ACTIVITY:
Pictures do not belong in the copy; retype the records below exactly.

AVAILABLE DATA:
..............................

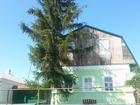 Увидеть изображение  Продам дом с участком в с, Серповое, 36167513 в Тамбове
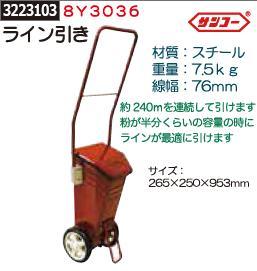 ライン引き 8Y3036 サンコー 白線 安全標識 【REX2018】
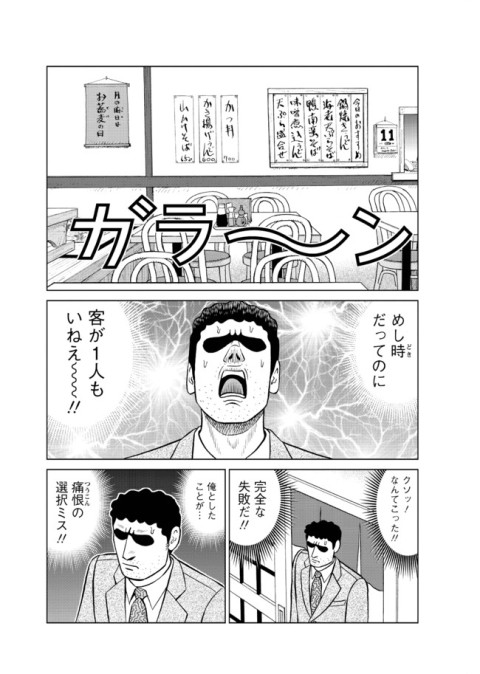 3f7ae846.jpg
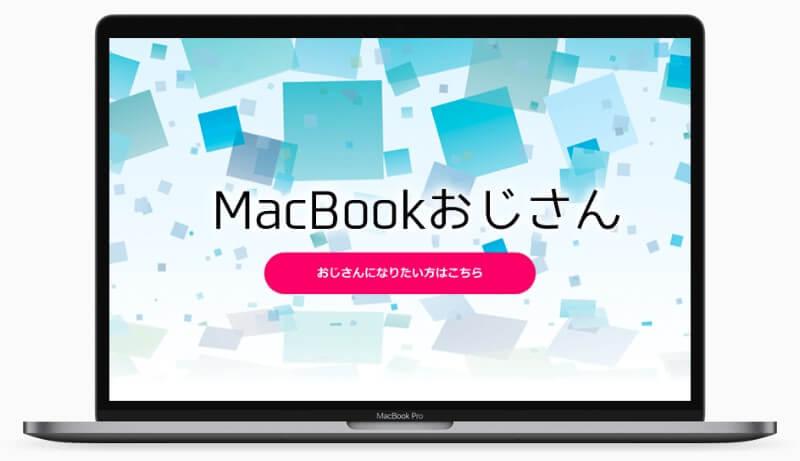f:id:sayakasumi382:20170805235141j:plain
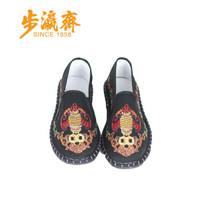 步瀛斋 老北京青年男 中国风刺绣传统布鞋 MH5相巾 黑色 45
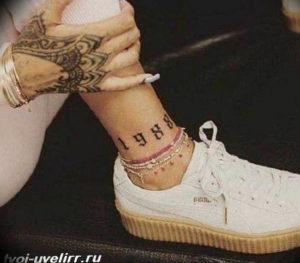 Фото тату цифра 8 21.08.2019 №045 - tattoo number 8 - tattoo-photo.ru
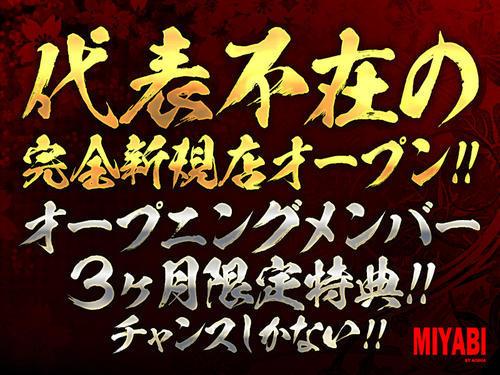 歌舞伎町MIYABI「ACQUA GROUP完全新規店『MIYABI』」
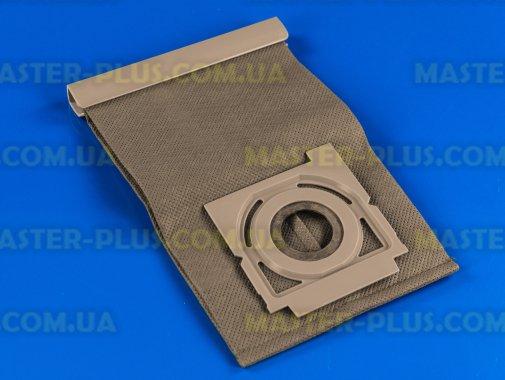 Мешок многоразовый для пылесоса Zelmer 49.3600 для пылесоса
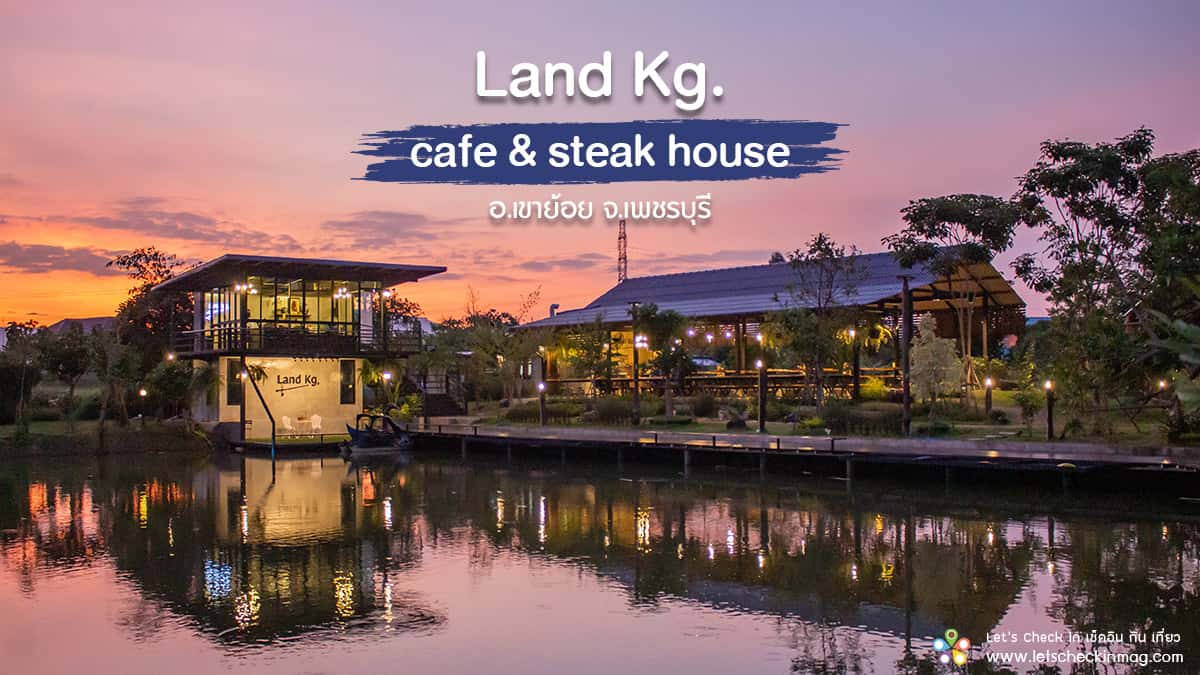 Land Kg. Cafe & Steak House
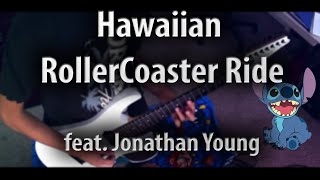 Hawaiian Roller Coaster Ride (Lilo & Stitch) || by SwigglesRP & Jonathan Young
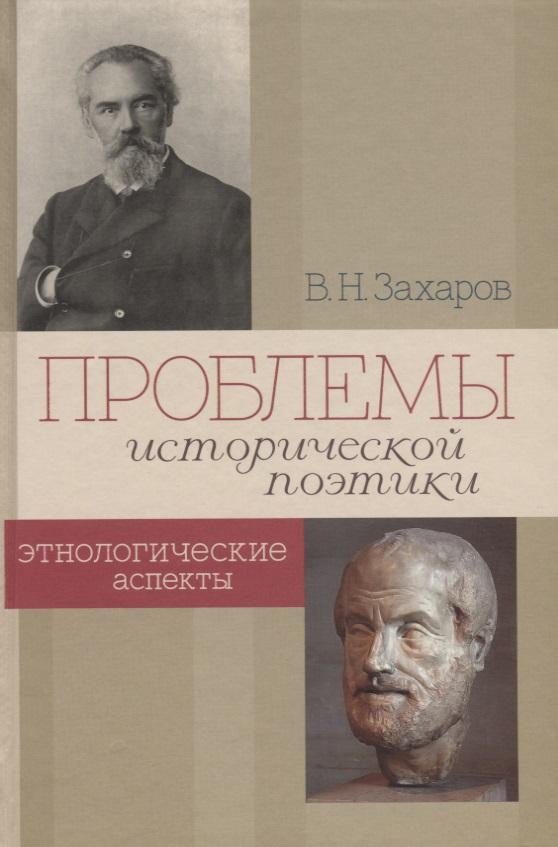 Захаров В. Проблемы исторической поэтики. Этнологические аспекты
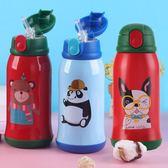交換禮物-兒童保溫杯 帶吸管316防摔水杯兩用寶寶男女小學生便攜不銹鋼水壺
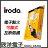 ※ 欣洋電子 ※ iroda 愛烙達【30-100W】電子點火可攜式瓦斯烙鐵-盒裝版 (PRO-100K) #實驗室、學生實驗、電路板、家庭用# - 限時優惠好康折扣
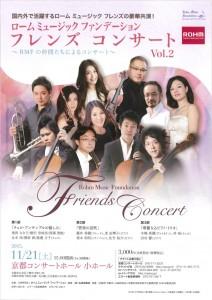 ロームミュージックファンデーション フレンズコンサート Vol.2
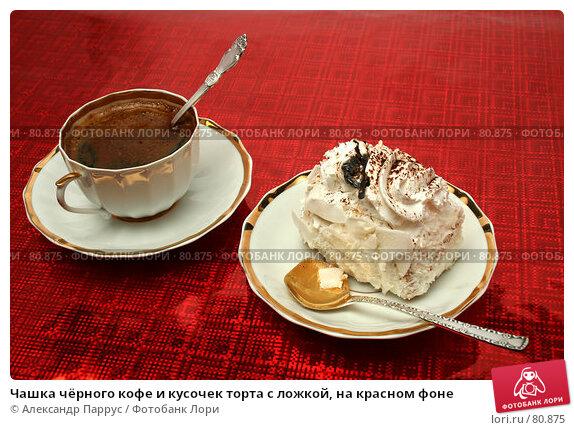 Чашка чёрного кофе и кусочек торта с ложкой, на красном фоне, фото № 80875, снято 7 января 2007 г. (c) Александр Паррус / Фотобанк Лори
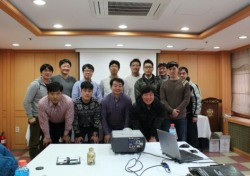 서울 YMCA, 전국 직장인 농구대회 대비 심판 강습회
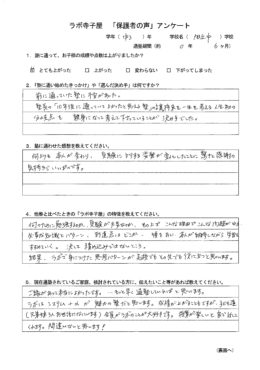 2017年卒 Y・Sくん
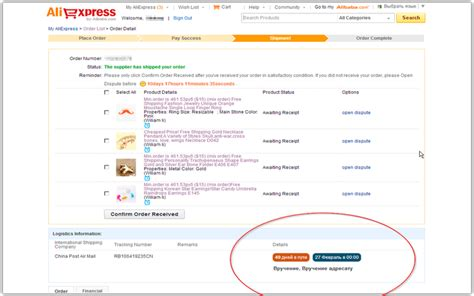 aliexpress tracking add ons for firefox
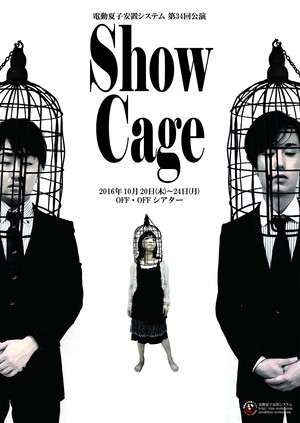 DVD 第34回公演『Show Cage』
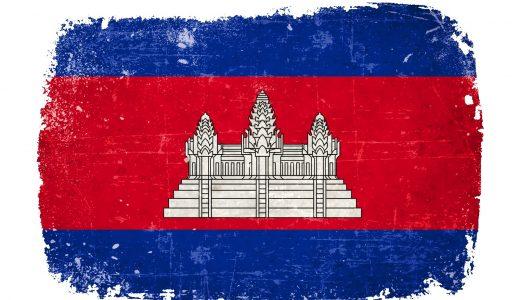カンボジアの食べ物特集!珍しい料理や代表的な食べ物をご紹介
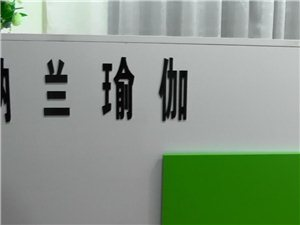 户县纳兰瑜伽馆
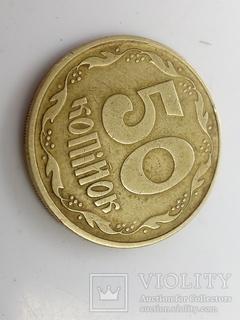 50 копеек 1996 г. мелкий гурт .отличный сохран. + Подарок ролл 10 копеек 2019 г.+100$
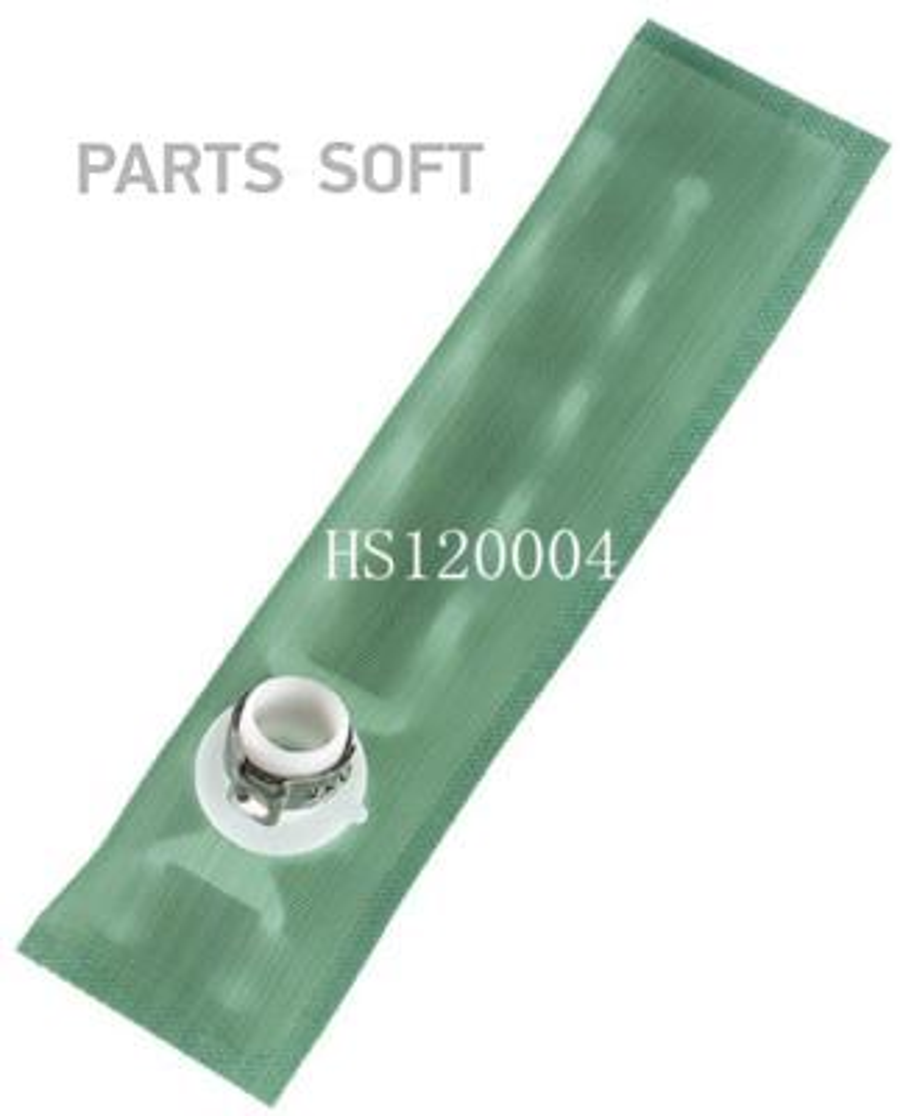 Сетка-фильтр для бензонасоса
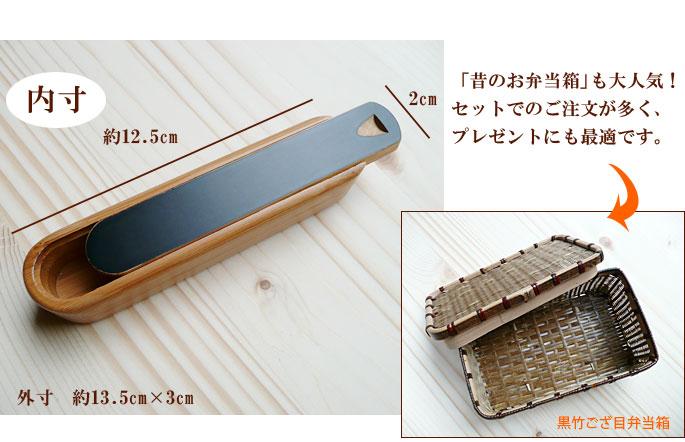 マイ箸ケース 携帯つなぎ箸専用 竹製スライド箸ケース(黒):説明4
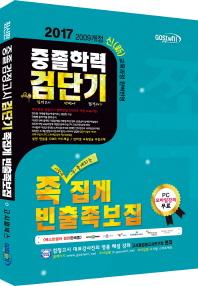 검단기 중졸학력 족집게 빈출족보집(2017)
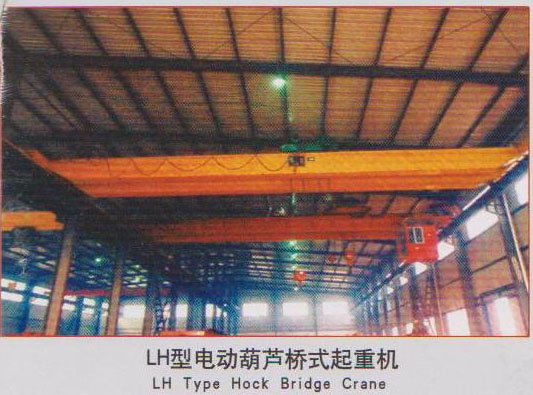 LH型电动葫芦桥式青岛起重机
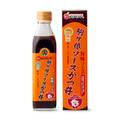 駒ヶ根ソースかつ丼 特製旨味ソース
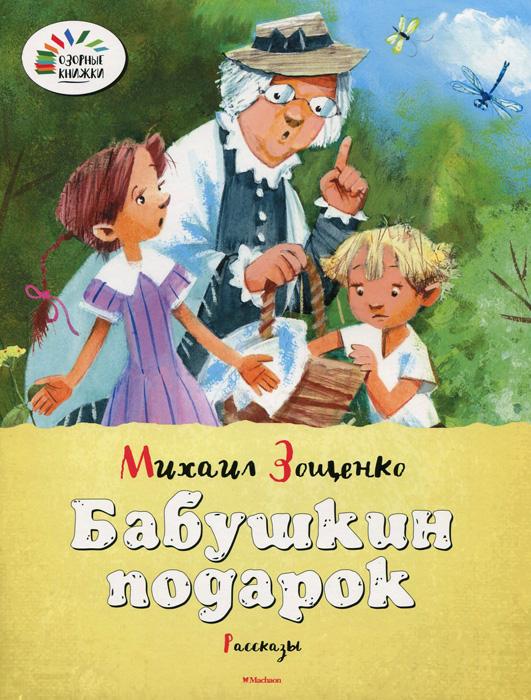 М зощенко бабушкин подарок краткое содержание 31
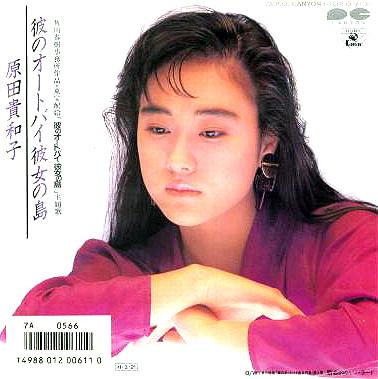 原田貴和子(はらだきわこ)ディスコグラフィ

..............................

EXPECTED ANSWER:
 Увидеть изображение  Продам дом с участком в с, Серповое, 36167513 в Тамбове
 ライン引き 8Y3036 サンコー 白線 安全標識 【REX2018】
 3f7ae846.jpg
f:id:sayakasumi382:20170805235141j:plain
 步瀛斋 老北京青年男 中国风刺绣传统布鞋 MH5相巾 黑色 45
 Фото тату цифра 8 21.08.2019 №045 - tattoo number 8 - tattoo-photo.ru
 歌舞伎町MIYABI「ACQUA GROUP完全新規店『MIYABI』」
 Мешок многоразовый для пылесоса Zelmer 49.3600 для пылесоса
 Land Kg. Cafe & Steak House
 Hawaiian Roller Coaster Ride (Lilo & Stitch) || by SwigglesRP & Jonathan Young
 Захаров В. Проблемы исторической поэтики. Этнологические аспекты
交換禮物-兒童保溫杯 帶吸管316防摔水杯兩用寶寶男女小學生便攜不銹鋼水壺
 ※ 欣洋電子 ※ iroda 愛烙達【30-100W】電子點火可攜式瓦斯烙鐵-盒裝版 (PRO-100K) #實驗室、學生實驗、電路板、家庭用# - 限時優惠好康折扣
 ロームミュージックファンデーション フレンズコンサート Vol.2
 Чашка чёрного кофе и кусочек торта с ложкой, на красном фоне, фото № 80875, снято 7 января 2007 г. (c) Александр Паррус / Фотобанк Лори
 서울 YMCA, 전국 직장인 농구대회 대비 심판 강습회
 2017年卒 Y・Sくん
 aliexpress tracking add ons for firefox
 DVD 第34回公演『Show Cage』
カンボジアの食べ物特集!珍しい料理や代表的な食べ物をご紹介
 户县纳兰瑜伽馆
 50 копеек 1996 г. мелкий гурт .отличный сохран. + Подарок ролл 10 копеек 2019 г.+100$
 Сетка-фильтр для бензонасоса
 マイ箸ケース 携帯つなぎ箸専用 竹製スライド箸ケース(黒):説明4
 검단기 중졸학력 족집게 빈출족보집(2017)
 LH型电动葫芦桥式青岛起重机
 駒ヶ根ソースかつ丼 特製旨味ソース
 М зощенко бабушкин подарок краткое содержание 31
 原田貴和子(はらだきわこ)ディスコグラフィ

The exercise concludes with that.